Résolution 2623 (2025)

Auteur(s) :
Assemblée parlementaire
Origine
Discussion par l’Assemblée le 2 octobre 2025 (34e séance) (voir Doc. 16273, rapport de la commission des migrations, des réfugiés et des personnes déplacées, rapporteur: Lord Michael German). Texte adopté par l’Assemblée le 2 octobre 2025 (34e séance).
1. Deux ans après l’effroyable attaque terroriste et la prise d’otages perpétrées par le Hamas contre Israël le 7 octobre 2023, que l’Assemblée parlementaire a d’emblée condamnés sans équivoque, les opérations militaires israéliennes à Gaza se poursuivent sans relâche. Ces opérations militaires prolongées ont infligé des pertes insoutenables à la population civile, dévasté Gaza et ses infrastructures pour les décennies à venir et étendu l’instabilité à toute la région.
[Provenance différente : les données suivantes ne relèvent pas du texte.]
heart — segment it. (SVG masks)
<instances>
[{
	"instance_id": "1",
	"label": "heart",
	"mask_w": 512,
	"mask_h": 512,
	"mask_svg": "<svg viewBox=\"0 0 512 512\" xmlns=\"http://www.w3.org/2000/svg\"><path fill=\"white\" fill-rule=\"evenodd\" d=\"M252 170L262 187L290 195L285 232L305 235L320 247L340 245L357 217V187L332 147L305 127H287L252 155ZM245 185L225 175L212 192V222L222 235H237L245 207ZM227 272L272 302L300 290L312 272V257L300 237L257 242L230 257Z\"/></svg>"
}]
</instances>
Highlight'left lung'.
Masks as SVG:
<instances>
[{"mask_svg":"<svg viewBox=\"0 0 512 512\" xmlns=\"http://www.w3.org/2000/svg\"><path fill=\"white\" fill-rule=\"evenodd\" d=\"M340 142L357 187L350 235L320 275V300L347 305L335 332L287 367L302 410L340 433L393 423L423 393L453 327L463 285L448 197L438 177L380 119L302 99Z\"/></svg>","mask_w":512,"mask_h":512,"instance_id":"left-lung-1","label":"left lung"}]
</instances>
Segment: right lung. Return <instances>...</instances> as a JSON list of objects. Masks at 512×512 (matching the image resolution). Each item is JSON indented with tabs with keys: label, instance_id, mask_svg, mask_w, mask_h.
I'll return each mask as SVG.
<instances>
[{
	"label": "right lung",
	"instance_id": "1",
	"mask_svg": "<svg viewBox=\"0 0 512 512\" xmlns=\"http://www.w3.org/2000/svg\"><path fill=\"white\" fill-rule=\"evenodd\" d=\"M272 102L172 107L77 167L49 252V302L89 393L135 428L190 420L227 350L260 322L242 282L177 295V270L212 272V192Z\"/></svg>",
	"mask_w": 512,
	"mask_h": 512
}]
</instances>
2. Au cours de cette période, les efforts pour trouver une issue à la crise actuelle à Gaza n’ont pas abouti, et la dévastation du territoire et les souffrances de la population civile suscitent une consternation et une condamnation grandissantes au niveau international, notamment en Europe. Un nombre croissant d’États, dont plusieurs États membres et observateurs du Conseil de l’Europe, ont reconnu l’État de Palestine en 2025, ce qui reflète un consensus international de plus en plus large selon lequel le retour à une perspective politique crédible est essentiel pour trouver une paix durable. L’Assemblée reconnaît à la fois la responsabilité du Hamas dans le déclenchement de la crise actuelle et dans le maintien en détention des otages, et celle du Gouvernement israélien dans sa réponse disproportionnée aux attaques du 7 octobre 2023, qui a coûté la vie à des dizaines de milliers de personnes civiles et réduit une grande partie de la bande de Gaza à un amas de décombres.
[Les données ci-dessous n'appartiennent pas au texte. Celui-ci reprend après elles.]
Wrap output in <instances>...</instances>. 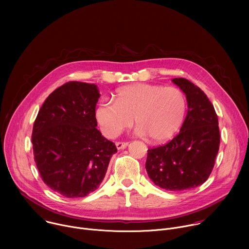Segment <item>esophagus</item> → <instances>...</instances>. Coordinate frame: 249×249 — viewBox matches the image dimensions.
I'll return each mask as SVG.
<instances>
[{
	"label": "esophagus",
	"mask_w": 249,
	"mask_h": 249,
	"mask_svg": "<svg viewBox=\"0 0 249 249\" xmlns=\"http://www.w3.org/2000/svg\"><path fill=\"white\" fill-rule=\"evenodd\" d=\"M128 142H116V148L118 150H123L128 146Z\"/></svg>",
	"instance_id": "esophagus-1"
}]
</instances>
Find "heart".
Segmentation results:
<instances>
[{"instance_id":"1","label":"heart","mask_w":249,"mask_h":249,"mask_svg":"<svg viewBox=\"0 0 249 249\" xmlns=\"http://www.w3.org/2000/svg\"><path fill=\"white\" fill-rule=\"evenodd\" d=\"M114 103L102 99L95 108V119L102 134L115 138L135 120L138 132L154 142L171 139L184 121L187 99L175 87L136 84L116 90Z\"/></svg>"}]
</instances>
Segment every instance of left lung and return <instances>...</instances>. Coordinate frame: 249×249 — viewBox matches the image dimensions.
<instances>
[{"instance_id":"left-lung-1","label":"left lung","mask_w":249,"mask_h":249,"mask_svg":"<svg viewBox=\"0 0 249 249\" xmlns=\"http://www.w3.org/2000/svg\"><path fill=\"white\" fill-rule=\"evenodd\" d=\"M172 82L186 94L187 115L178 135L148 150L146 170L160 188L183 191L208 179L219 152L220 129L214 106L200 88L184 78Z\"/></svg>"}]
</instances>
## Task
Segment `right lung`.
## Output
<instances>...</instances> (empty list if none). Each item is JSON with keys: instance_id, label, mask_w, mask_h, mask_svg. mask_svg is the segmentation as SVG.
Returning <instances> with one entry per match:
<instances>
[{"instance_id": "1", "label": "right lung", "mask_w": 249, "mask_h": 249, "mask_svg": "<svg viewBox=\"0 0 249 249\" xmlns=\"http://www.w3.org/2000/svg\"><path fill=\"white\" fill-rule=\"evenodd\" d=\"M99 97L93 84L68 82L49 94L33 124V156L41 178L67 198L97 189L117 153L95 128Z\"/></svg>"}]
</instances>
3. L’Assemblée prend note des efforts renouvelés menés par les États-Unis d’Amérique pour trouver une solution négociée et exprime son espoir de voir le conflit prendre fin.
4. L’Assemblée rappelle ses résolutions précédentes sur la crise humanitaire à Gaza, en particulier la Résolution 2582 (2025) «La nécessité absolue et urgente de mettre fin à la crise humanitaire concernant les femmes, les enfants et les otages à Gaza», qui visaient à obtenir un cessez-le-feu permanent et inconditionnel, le retour des otages, et à redoubler d’efforts pour parvenir à une solution politique à Gaza.
5. Soutenant tous les efforts visant à identifier une issue pacifique à la crise actuelle ainsi qu’un processus de réconciliation durable et un accord politique entre les dirigeants et les peuples israéliens et palestiniens, l’Assemblée renouvelle son appel à mettre fin urgemment à la crise humanitaire grave, qui empire de jour en jour, et accorde une attention particulière à la protection des journalistes à Gaza, afin qu’ils et elles puissent accomplir en toute sécurité leur travail d’informer le monde sur la situation sur le terrain.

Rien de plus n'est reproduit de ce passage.